##### Provided entries #####
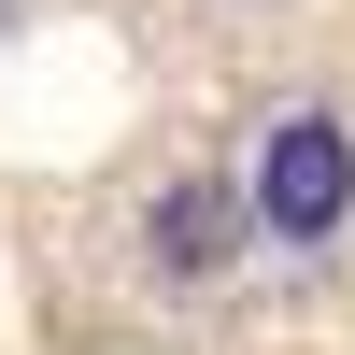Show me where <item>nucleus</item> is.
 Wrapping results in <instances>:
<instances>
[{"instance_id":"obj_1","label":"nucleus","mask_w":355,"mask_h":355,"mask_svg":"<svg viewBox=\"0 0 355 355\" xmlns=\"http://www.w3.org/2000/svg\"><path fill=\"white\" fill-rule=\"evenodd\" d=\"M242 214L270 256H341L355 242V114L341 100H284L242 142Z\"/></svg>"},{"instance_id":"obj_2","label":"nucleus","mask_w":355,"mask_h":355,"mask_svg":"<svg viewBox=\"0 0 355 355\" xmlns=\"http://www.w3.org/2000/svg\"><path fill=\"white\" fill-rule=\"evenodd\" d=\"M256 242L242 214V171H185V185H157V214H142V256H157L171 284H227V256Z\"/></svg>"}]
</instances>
#####
##### Provided entries #####
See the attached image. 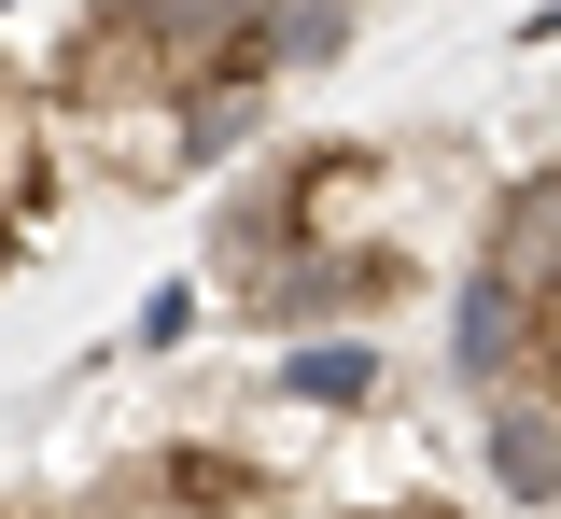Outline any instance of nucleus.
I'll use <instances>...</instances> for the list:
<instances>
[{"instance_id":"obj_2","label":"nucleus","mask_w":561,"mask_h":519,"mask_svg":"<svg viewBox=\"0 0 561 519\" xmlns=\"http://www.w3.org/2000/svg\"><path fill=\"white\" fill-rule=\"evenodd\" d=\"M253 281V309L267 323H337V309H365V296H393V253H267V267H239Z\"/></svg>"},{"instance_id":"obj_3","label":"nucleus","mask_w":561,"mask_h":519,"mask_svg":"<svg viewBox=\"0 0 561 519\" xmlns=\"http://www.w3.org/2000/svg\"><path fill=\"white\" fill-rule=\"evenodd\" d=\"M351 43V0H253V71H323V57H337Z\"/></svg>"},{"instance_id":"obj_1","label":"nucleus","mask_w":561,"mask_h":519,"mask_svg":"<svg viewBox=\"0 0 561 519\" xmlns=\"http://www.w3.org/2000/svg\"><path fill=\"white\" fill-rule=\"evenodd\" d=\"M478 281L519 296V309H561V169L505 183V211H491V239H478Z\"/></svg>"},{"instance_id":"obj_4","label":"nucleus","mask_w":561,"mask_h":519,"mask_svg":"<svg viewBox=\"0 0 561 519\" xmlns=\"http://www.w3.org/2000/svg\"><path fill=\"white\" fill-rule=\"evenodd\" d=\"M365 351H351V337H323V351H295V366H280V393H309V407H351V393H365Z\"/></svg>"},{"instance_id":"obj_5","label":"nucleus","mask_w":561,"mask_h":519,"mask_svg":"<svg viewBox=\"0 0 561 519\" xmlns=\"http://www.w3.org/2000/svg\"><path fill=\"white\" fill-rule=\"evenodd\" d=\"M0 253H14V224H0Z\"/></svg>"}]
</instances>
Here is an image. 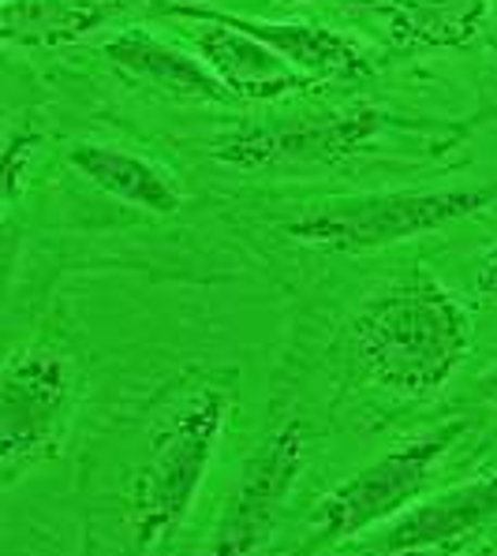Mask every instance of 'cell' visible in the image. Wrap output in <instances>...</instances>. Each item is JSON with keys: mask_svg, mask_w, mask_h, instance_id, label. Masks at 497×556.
#####
##### Provided entries #####
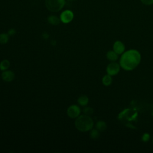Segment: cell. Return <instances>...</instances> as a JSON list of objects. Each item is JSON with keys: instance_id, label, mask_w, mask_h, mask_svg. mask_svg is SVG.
#####
Identify every line in the data above that contains the string "evenodd", and copy each of those lines in full.

[{"instance_id":"obj_1","label":"nucleus","mask_w":355,"mask_h":355,"mask_svg":"<svg viewBox=\"0 0 355 355\" xmlns=\"http://www.w3.org/2000/svg\"><path fill=\"white\" fill-rule=\"evenodd\" d=\"M242 214L270 256H341L355 242V114L341 100H284L242 142Z\"/></svg>"},{"instance_id":"obj_2","label":"nucleus","mask_w":355,"mask_h":355,"mask_svg":"<svg viewBox=\"0 0 355 355\" xmlns=\"http://www.w3.org/2000/svg\"><path fill=\"white\" fill-rule=\"evenodd\" d=\"M256 242L242 214V171H185V185H157V214H142V256H157L171 284H227V256Z\"/></svg>"}]
[{"instance_id":"obj_2","label":"nucleus","mask_w":561,"mask_h":519,"mask_svg":"<svg viewBox=\"0 0 561 519\" xmlns=\"http://www.w3.org/2000/svg\"><path fill=\"white\" fill-rule=\"evenodd\" d=\"M253 281V309L267 323H337V309H365V296H393V253H267V267H239Z\"/></svg>"},{"instance_id":"obj_3","label":"nucleus","mask_w":561,"mask_h":519,"mask_svg":"<svg viewBox=\"0 0 561 519\" xmlns=\"http://www.w3.org/2000/svg\"><path fill=\"white\" fill-rule=\"evenodd\" d=\"M351 43V0H253V71H323V57H337Z\"/></svg>"},{"instance_id":"obj_1","label":"nucleus","mask_w":561,"mask_h":519,"mask_svg":"<svg viewBox=\"0 0 561 519\" xmlns=\"http://www.w3.org/2000/svg\"><path fill=\"white\" fill-rule=\"evenodd\" d=\"M478 281L519 296V309H561V169L505 183V211H491V239H478Z\"/></svg>"},{"instance_id":"obj_4","label":"nucleus","mask_w":561,"mask_h":519,"mask_svg":"<svg viewBox=\"0 0 561 519\" xmlns=\"http://www.w3.org/2000/svg\"><path fill=\"white\" fill-rule=\"evenodd\" d=\"M365 351H351V337H323V351H295V366H280V393H309V407H351V393H365Z\"/></svg>"},{"instance_id":"obj_5","label":"nucleus","mask_w":561,"mask_h":519,"mask_svg":"<svg viewBox=\"0 0 561 519\" xmlns=\"http://www.w3.org/2000/svg\"><path fill=\"white\" fill-rule=\"evenodd\" d=\"M0 253H14V224H0Z\"/></svg>"}]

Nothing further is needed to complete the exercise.